Vorliegender Text:
'''
Samenkorn der Hoffnung – Begegnung kann Frieden schaffen

Regierungspräsident Andreas Wiebe überreicht der Stiftungsvorsitzenden Marita Kappler die Anerkennungsurkunde. Daneben: Mitstifterin Ingrid Mohn. SE Abdallah Frangi gratuliert. Foto: R. Vornbäumen

 „Begegnungen schaffen in Konflikten ist das Wichtigste, was es gibt. Meistens werden Kriege nicht militärisch entschieden, sondern durch Begegnungen und Gespräche. Deshalb ist die Gründung dieser Stiftung von ganz, ganz großer Bedeutung. …. Ich möchte denjenigen, die diese Initiative ergriffen haben, ganz herzlich danken.“ Der ehemalige Bundes- und Staatsminister Hans-Jürgen Wischnewski, der sich wie kaum ein anderer Politiker seit Jahrzehnten für den Frieden im Nahen Osten engagiert, würdigte die neue Stiftung „Begegnung“ als eine wichtige und herausragende Institution.

Regierungspräsident Andreas Wiebe und die Stiftungsvorsitzende Marita Kappler. Foto: R.Vornbäumen

Zur Gründungsfeier der neuen Stiftung „Begegnung. Stiftung Deutsch-Palästinensisches Jugendwerk“ war auch Seine Exzellenz Abdallah Frangi, der Generaldelegierte der Palästinenser in Deutschland, gekommen. Wischnewski und Frangi plädierten leidenschaftlich für den von der Stiftung beschrittenen Weg der Verständigung und Begegnung.

 

Die bundesweit arbeitende Stiftung „Begegnung“ mit Sitz in Gütersloh erhielt Ende Juni 2004 vom Detmolder Regierungspräsidenten Andreas Wiebe in einem für alle Teilnehmer bewegenden Festakt die Anerkennungsurkunde. „Diese Stiftung ist etwas ganz Besonderes. Die Palette der Stifter ist breit“, betonte der Regierungspräsident. „Ich ziehe meinen Hut vor allen, die sich in dieser Art und Weise so außerordentlich vorbildlich engagiert haben.“

Foto: Vornbäumen

Zu den Initiatoren der Stiftung gehören Lehrer der Anne-Frank-Schule Gütersloh. Diese Schule unterhält seit 1998 ein Schulaustauschprogramm mit der Evang. Luth. School of Hope in Ramallah. Im Jahr 2002 wurde eine offizielle Schulpartnerschaft beurkundet. Neben drei Lehrern der Anne-Frank-Schule sind Gründer der Stiftung: die Ev. Kirchengemeinde Harsewinkel, der Verein Projekt Freundschaft Birzeit Münster e.V. und engagierte Einzelpersonen aus Gütersloh: der Palästinenser Bashar Shammout sowie das Ehepaar Ingrid und Gerd Mohn.
'''
Datenabschnitt:
'''
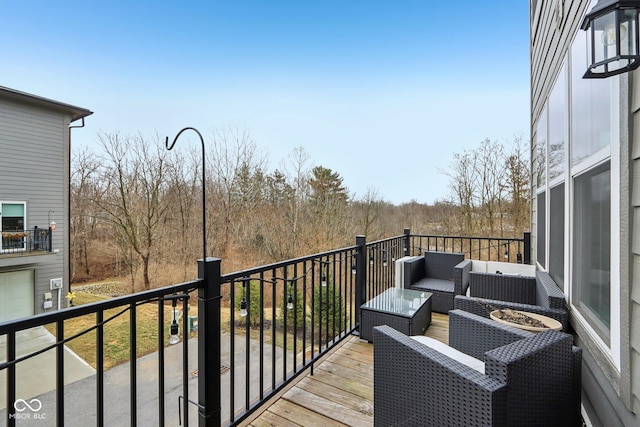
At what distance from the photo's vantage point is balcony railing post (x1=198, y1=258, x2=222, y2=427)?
'''
Ihre Aufgaben:
(A) Erläutern Sie anhand des Textes über die Stiftung „Begegnung“ in ein bis drei Sätzen, weshalb Hans-Jürgen Wischnewski der Gründung der Stiftung ganz große Bedeutung beimisst.
(B) Schreiben Sie aus dem Text über die Stiftung „Begegnung“ den Abschnitt wortgetreu ab, beginnend mit „Samenkorn der Hoffnung“ und fortlaufend bis einschließlich „und herausragende Institution.“.
Die Daten stehen in keinem Zusammenhang mit dem Text.

Antworten zu Aufgaben:
(A) Wischnewski hält es für das Wichtigste überhaupt, in Konflikten Begegnungen zu schaffen. Nach seinen Worten werden Kriege meistens nicht militärisch entschieden, sondern durch Begegnungen und Gespräche. Deshalb sei die Gründung der Stiftung von ganz, ganz großer Bedeutung.

(B)
Samenkorn der Hoffnung – Begegnung kann Frieden schaffen

Regierungspräsident Andreas Wiebe überreicht der Stiftungsvorsitzenden Marita Kappler die Anerkennungsurkunde. Daneben: Mitstifterin Ingrid Mohn. SE Abdallah Frangi gratuliert. Foto: R. Vornbäumen

 „Begegnungen schaffen in Konflikten ist das Wichtigste, was es gibt. Meistens werden Kriege nicht militärisch entschieden, sondern durch Begegnungen und Gespräche. Deshalb ist die Gründung dieser Stiftung von ganz, ganz großer Bedeutung. …. Ich möchte denjenigen, die diese Initiative ergriffen haben, ganz herzlich danken.“ Der ehemalige Bundes- und Staatsminister Hans-Jürgen Wischnewski, der sich wie kaum ein anderer Politiker seit Jahrzehnten für den Frieden im Nahen Osten engagiert, würdigte die neue Stiftung „Begegnung“ als eine wichtige und herausragende Institution.